You do not see their sleep tracker. You do not see their notes backed up. You do not see the near misses they never reported. You definitely do not see what their performance reviews actually say.
Years from now, nobody will care how many moonlighting shifts you did in PGY‑2. They will care if you are a competent attending, not burned out, and not carrying the weight of one bad outcome you were too tired to prevent.
FAQs
1. Is there any situation where moonlighting as a PGY‑2 actually makes good sense?
Yes, but it is narrower than people admit. Example: your program clearly allows PGY‑2 moonlighting; you are strong clinically, consistently under 60–65 hours/week; the moonlighting shift is low‑acuity, well supervised, with explicit malpractice coverage; and you have a defined, time‑limited financial goal (e.g., paying off one toxic debt over 6–12 months). In that scenario, a small, controlled number of shifts can be reasonable.
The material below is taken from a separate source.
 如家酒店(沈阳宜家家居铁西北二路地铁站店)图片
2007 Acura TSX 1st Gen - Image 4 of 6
2. What if my co‑residents are all moonlighting and I feel like I am falling behind financially?
You are not seeing the full picture of their debt, support systems, or what is slipping in their lives. If your long‑term career or health takes a hit because you kept up with their short‑term cash grab, you lose that trade. You can always moonlight more as a senior or as an attending; you cannot retroactively fix a damaged training experience or a burnout spiral.
3. How do I safely bring this up with my program director?
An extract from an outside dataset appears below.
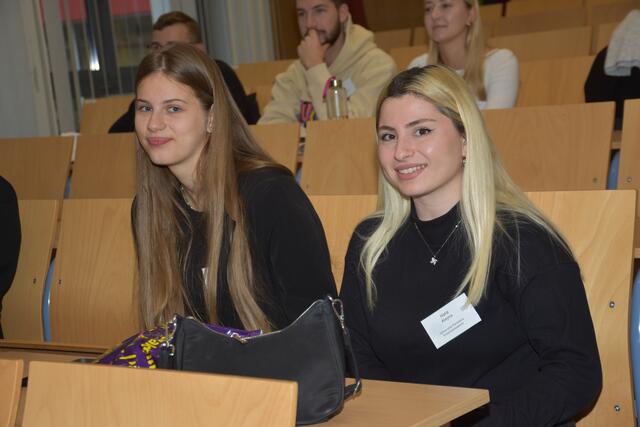 10. Internationale Konferenz „Interkulturelle und transkulturelle Dimension im linguistischen, kulturellen und historischen Kontext“ in Pardubice. Veranstalter war die Universität Pardubice, Lehrstuhl für Fremdsprachen. | Foto: Robert Zinterhof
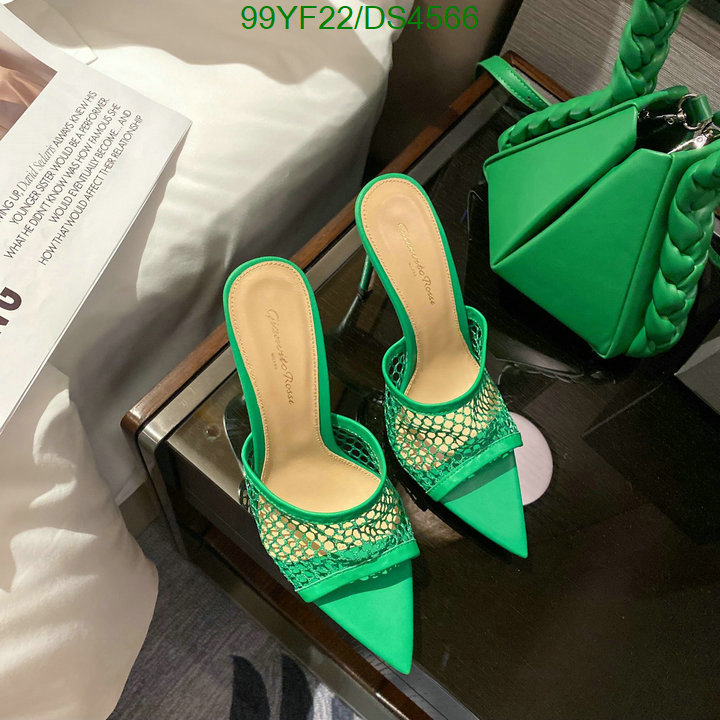 Women Shoes-Gianvito Rossi Code: DS4566 $: 99USD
Be direct and structured. “I’m considering limited moonlighting. Our policy says PGY‑2s may be eligible. Here is my current average duty hours, my evaluations, and the specific job details including coverage and malpractice. Do you think this is appropriate for me now?” A good PD will appreciate the thoughtfulness—and might tell you “not yet” with reasons that actually help you.
4. Is it ever okay to not log moonlighting hours if my program unofficially expects it?
No. That is how you end up with ACGME violations, dishonest reporting, and a very ugly conversation if something goes wrong. If the only way the gig works is by pretending those hours do not exist, the gig is incompatible with your actual job and regulatory environment. Walk away.
Years from now, you will not remember the exact amount you made from a few extra shifts. You will remember whether training made you into the kind of physician you trust yourself to be—and whether you protected that process when it counted.